Pourquoi commencer quelque chose que vous savez que vous ne finirez jamais ? Une heure après Elden Ring, je savais déjà que je jouerais à ce jeu pendant des années. La tentation de passer à autre chose de trop délicat, le nombre infini de choses à passer pour, un océan de carte, mon propre temps libre limité… Je pourrais dire que ce serait un autre Bloodborne, un autre Skyrim, un autre Minecraft, une autre chose que j’aime où je ne verrais jamais les crédits rouler. De cette façon, Elden Ring ressemble beaucoup à Berserk, le manga fantastique légendaire si étroitement lié à l’ADN des jeux FromSoft qu’il peut parfois sembler impossible de séparer les deux. Je ne finirai jamais Berserk non plus, mais pas faute d’avoir essayé. L’auteur Kentaro Miura est décédé en mai dernier à l’âge de 54 ans. Son manga, qui a duré plus de trente ans, n’a jamais été achevé.
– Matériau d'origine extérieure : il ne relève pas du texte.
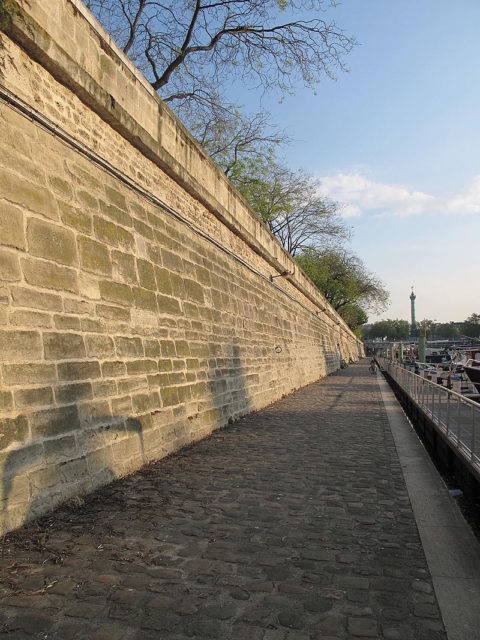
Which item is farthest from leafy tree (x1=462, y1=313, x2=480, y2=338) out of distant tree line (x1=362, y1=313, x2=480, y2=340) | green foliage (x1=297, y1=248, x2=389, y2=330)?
green foliage (x1=297, y1=248, x2=389, y2=330)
Je vais être franc : la mort de Miura m’a frappé comme un camion. Injuste ne commence même pas à le couvrir. Je ne connaîtrai jamais Miura et j’envie ceux qui l’ont fait, mais à travers son travail, j’ai senti que je le comprenais, au moins un peu. Il y a quelque chose de très adolescent dans le début de Berserk. C’est beaucoup d’angoisse, de sang et de frustration éclaboussé bon gré mal gré sur la page. Au fur et à mesure que la série avançait, cependant, elle est devenue quelque chose qui examinait prudemment ou même regrettait le ton des premiers chapitres. Le protagoniste Guts – et Miura, à travers lui – semblaient perdre tout intérêt à venger ce qu’il avait perdu et ont plutôt choisi de se concentrer sur la protection de ce qu’il lui restait. Horreurs insondables à la fois artificielles et lovecraftiennes, religion institutionnelle, guerre, intrigue politique, agression sexuelle, chagrin, traumatisme, amour, trahison ; Berserk a tout pris, tout en regardant le meilleur que n’importe quelle bande dessinée ait jamais regardé, jamais. Et vous pouvez me citer là-dessus.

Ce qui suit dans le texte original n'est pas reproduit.